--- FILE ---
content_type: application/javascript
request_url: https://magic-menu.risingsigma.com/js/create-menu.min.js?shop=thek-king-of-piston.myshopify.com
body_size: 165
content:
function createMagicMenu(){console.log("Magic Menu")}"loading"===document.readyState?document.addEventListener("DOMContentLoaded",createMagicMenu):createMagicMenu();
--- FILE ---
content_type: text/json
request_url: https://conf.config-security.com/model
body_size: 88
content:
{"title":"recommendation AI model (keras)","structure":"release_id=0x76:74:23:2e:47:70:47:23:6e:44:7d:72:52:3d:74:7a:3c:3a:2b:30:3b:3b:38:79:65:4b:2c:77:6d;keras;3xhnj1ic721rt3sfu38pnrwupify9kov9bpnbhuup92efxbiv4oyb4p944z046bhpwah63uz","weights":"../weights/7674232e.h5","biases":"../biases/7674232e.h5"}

* * * * *

Aim of the exercise
Return, exactly and without additions, the lines that run from the one containing "request_url: https://conf.config-security.com/model" to the end of the material above.

Output
request_url: https://conf.config-security.com/model
body_size: 88
content:
{"title":"recommendation AI model (keras)","structure":"release_id=0x76:74:23:2e:47:70:47:23:6e:44:7d:72:52:3d:74:7a:3c:3a:2b:30:3b:3b:38:79:65:4b:2c:77:6d;keras;3xhnj1ic721rt3sfu38pnrwupify9kov9bpnbhuup92efxbiv4oyb4p944z046bhpwah63uz","weights":"../weights/7674232e.h5","biases":"../biases/7674232e.h5"}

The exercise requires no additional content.